(Source data begins)

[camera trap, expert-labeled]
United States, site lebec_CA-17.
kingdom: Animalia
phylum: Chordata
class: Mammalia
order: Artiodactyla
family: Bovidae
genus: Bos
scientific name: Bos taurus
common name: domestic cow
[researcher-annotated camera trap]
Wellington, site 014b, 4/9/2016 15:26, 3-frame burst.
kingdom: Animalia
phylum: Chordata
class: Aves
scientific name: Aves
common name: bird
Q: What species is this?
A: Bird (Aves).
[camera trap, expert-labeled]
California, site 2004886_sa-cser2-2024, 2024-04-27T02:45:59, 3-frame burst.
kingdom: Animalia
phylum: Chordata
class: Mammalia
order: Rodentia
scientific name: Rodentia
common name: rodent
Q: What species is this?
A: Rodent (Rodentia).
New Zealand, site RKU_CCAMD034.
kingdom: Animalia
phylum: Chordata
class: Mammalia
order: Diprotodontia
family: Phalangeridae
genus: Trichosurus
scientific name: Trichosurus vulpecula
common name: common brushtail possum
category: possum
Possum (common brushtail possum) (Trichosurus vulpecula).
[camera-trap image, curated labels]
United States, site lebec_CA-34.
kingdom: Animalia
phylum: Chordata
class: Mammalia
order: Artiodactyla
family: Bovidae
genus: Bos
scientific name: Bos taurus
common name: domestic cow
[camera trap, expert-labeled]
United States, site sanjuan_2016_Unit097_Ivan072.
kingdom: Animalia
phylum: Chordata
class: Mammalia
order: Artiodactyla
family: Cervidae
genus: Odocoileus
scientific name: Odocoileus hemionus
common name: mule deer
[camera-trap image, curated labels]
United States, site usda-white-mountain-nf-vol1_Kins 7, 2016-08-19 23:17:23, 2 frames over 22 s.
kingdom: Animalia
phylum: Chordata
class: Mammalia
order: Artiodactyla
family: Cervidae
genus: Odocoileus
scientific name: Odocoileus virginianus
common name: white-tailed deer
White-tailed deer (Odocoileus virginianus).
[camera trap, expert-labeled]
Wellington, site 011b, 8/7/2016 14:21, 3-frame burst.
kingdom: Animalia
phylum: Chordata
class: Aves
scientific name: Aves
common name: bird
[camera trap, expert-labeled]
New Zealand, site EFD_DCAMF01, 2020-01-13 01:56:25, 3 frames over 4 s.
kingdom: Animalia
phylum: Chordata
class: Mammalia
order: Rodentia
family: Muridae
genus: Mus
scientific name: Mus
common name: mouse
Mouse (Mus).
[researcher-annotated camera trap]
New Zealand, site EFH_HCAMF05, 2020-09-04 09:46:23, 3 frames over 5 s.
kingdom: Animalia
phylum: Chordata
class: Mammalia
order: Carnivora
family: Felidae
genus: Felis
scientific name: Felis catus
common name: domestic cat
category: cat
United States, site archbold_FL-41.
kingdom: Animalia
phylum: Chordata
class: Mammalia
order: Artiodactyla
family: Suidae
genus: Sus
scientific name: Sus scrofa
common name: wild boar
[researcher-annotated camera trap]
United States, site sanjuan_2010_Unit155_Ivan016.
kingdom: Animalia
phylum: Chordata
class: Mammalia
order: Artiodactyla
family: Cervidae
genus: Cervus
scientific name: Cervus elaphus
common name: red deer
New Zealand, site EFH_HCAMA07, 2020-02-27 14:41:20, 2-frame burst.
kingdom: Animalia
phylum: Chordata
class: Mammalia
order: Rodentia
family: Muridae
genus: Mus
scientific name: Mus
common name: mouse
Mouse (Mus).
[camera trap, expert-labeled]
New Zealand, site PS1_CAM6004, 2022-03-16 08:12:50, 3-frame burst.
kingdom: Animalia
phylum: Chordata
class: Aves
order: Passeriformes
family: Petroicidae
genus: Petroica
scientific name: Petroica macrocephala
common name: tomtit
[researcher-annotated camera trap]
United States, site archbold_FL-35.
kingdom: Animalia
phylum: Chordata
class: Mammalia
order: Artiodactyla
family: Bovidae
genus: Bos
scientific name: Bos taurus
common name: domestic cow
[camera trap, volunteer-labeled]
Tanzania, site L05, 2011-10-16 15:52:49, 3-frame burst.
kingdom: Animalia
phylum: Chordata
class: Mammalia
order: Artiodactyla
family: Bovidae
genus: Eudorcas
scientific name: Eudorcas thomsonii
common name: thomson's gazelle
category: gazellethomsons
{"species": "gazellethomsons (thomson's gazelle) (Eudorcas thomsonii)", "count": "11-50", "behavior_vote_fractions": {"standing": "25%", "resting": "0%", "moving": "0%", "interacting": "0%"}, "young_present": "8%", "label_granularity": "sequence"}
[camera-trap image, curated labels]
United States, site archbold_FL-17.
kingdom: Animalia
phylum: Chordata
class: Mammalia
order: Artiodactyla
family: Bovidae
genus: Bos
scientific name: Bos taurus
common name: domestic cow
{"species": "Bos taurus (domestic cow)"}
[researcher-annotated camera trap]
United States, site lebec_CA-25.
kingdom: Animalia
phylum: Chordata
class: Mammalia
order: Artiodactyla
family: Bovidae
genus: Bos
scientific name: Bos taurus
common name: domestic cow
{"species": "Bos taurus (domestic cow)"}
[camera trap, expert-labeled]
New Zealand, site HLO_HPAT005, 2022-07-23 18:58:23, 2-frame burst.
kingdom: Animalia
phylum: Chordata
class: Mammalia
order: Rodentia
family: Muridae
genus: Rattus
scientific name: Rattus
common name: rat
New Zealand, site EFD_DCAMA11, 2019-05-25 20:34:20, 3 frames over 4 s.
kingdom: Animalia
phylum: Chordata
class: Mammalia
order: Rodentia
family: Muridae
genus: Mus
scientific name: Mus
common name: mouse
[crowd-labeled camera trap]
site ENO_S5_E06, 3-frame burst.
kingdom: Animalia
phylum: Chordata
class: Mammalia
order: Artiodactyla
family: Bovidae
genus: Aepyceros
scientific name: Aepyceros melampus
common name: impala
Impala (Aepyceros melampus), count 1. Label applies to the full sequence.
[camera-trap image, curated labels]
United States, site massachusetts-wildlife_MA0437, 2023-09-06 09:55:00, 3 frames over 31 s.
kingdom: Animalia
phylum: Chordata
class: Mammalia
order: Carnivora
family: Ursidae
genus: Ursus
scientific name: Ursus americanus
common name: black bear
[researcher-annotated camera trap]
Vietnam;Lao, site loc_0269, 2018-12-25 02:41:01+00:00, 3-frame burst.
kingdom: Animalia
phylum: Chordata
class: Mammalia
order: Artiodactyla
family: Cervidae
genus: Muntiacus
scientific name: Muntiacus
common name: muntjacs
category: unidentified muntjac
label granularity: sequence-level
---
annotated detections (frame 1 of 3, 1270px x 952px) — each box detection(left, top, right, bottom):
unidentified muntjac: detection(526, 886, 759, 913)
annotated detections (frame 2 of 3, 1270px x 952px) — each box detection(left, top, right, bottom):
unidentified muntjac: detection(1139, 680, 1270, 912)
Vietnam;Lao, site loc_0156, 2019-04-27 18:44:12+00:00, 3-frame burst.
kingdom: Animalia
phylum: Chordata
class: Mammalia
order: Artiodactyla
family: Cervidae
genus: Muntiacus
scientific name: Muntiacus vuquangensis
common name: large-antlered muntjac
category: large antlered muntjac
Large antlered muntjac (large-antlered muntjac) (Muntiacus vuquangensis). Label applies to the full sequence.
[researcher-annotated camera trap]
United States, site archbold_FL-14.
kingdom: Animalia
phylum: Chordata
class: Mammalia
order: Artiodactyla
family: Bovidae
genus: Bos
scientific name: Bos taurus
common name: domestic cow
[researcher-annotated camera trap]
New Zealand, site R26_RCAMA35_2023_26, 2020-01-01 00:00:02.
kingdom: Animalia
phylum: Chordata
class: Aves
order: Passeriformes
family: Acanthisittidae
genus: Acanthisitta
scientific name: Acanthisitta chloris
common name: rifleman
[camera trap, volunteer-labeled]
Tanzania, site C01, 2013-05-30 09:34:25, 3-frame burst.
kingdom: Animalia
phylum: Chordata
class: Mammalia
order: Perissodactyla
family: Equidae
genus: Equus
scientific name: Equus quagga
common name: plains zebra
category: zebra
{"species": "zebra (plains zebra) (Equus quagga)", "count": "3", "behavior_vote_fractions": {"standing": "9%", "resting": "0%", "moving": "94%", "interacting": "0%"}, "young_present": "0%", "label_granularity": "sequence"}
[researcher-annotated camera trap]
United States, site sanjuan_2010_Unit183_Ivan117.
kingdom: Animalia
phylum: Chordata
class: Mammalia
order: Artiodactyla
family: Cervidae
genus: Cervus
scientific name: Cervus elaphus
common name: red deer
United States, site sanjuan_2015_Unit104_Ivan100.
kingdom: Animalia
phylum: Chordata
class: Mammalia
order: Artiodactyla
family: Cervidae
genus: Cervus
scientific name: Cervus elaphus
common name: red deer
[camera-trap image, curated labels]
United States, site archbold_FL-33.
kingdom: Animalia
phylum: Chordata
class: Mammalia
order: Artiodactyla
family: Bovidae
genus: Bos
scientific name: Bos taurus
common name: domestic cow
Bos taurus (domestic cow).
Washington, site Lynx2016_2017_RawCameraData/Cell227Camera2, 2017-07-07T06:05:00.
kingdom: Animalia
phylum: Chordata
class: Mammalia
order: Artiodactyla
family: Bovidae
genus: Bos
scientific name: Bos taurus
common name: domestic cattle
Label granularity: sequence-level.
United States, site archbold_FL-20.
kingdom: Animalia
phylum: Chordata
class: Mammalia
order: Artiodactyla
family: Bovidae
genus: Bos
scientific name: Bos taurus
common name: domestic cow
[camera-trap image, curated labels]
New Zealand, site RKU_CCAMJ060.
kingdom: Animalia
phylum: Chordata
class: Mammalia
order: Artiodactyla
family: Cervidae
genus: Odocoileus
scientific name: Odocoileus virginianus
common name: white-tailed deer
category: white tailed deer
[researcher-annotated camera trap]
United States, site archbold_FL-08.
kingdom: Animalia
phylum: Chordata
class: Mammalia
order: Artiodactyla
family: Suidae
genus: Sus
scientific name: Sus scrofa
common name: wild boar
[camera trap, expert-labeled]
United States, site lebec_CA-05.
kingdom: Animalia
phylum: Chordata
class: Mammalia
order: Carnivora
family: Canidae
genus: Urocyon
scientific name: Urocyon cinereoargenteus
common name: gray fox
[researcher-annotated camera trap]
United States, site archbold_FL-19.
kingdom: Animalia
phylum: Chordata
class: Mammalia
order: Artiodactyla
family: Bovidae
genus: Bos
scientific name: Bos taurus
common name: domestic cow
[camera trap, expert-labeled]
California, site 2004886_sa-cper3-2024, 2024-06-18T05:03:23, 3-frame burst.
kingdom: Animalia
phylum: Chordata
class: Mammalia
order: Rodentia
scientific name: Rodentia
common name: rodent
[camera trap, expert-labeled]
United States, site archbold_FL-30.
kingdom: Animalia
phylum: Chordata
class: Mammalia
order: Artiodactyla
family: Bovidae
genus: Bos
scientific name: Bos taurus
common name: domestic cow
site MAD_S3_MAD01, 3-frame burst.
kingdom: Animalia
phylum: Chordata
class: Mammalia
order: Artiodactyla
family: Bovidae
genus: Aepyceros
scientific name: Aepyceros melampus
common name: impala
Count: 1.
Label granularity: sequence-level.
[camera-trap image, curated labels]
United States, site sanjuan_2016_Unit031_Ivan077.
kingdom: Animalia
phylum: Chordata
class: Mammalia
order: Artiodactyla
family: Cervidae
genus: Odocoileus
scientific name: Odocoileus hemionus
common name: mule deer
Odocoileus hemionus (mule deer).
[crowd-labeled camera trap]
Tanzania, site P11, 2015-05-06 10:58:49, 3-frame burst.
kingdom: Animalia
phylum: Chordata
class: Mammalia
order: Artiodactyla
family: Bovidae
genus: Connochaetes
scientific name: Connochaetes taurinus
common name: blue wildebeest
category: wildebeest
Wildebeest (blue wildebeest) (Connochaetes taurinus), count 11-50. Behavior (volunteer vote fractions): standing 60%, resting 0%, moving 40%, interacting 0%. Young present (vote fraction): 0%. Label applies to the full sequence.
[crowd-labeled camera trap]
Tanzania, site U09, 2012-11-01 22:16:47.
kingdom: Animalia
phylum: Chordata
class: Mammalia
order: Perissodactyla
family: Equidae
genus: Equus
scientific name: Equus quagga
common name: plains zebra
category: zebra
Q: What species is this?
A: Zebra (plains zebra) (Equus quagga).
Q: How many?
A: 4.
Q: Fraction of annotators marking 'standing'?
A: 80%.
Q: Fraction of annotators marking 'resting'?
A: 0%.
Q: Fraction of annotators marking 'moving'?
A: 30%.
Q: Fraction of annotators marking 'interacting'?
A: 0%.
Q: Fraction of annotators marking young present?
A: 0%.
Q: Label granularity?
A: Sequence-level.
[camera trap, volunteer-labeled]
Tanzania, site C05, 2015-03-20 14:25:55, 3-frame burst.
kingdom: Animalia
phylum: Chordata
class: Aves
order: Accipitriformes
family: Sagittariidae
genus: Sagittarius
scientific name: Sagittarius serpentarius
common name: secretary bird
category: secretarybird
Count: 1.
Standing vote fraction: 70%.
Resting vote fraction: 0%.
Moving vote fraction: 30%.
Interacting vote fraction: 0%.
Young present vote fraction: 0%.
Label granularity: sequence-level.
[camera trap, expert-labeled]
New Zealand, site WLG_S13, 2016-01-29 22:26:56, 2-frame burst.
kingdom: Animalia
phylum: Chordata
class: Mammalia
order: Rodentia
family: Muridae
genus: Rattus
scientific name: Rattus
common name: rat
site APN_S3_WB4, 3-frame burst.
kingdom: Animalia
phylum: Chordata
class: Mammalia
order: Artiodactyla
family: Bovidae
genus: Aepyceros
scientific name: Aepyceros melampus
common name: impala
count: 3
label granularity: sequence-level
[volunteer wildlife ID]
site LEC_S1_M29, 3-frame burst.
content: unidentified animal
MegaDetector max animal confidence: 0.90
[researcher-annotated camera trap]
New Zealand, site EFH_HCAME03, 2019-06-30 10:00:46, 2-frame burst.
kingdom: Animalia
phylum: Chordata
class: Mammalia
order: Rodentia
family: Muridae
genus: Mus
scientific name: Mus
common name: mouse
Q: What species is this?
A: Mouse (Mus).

(Source data ends)

**Prompt:** Your task is to return each line of the data above that contains the string "Wellington".

**Task output:**
Wellington, site 014b, 4/9/2016 15:26, 3-frame burst.
Wellington, site 011b, 8/7/2016 14:21, 3-frame burst.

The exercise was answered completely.